# Poljot Bracelet



## Roy (Feb 23, 2003)

I have just ordered some more of these and there has been a significant price increase. The next batch will be more money. I still have a few left at the old price.


----------



## Silver Hawk (Dec 2, 2003)

Roy said:


> I have just ordered some more of these and there has been a significant price increase. The next batch will be more money. I still have a few left at the old price.

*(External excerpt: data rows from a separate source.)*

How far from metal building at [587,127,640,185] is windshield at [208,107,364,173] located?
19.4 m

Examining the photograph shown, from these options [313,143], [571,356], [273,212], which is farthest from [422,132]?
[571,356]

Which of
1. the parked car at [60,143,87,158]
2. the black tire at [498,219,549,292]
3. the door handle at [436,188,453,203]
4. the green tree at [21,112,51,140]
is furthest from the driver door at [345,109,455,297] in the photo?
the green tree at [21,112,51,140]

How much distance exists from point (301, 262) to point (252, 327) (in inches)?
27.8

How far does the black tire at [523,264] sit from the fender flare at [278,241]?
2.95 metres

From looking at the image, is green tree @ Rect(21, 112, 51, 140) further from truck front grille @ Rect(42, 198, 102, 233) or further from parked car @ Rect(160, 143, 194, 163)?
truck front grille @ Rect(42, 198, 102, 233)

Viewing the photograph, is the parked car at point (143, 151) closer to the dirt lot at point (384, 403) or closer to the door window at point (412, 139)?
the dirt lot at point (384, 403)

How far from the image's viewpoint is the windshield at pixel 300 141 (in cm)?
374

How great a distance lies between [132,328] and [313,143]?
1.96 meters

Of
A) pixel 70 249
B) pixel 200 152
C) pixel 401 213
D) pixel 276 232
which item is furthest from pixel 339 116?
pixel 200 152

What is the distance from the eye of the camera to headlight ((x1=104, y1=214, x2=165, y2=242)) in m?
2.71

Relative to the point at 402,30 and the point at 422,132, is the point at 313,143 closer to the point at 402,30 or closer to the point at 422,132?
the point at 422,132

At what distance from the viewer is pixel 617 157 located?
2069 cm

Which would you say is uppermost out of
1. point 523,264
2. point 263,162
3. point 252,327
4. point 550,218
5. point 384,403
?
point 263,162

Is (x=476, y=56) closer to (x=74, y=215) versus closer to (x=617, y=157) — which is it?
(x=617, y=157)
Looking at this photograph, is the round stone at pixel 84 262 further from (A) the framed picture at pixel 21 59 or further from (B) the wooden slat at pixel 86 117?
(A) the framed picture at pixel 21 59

 Roy, got any matt/dull ones left at old price? If so, hold one for me please.


----------



## Roy (Feb 23, 2003)

Two of those left and one saved for you,

Thank you


----------



## Silver Hawk (Dec 2, 2003)

Ordered! Very last attempt for me to "like" my Poljot Chrono Aviator









Can't quite understand why I don't like it...something to do with the overall thickness and the acute angles. Seiko chronos from 70's are same thickness but they hide it better....









We'll wait and see...


----------



## gravedodger (Feb 15, 2004)

I'll take the other one Roy if it's not taken .... I think it'll suit the Buran I just got.

Cheers

Jim


----------



## Roy (Feb 23, 2003)

Thank You,


----------



## gravedodger (Feb 15, 2004)

thx Roy, order placed

jim


----------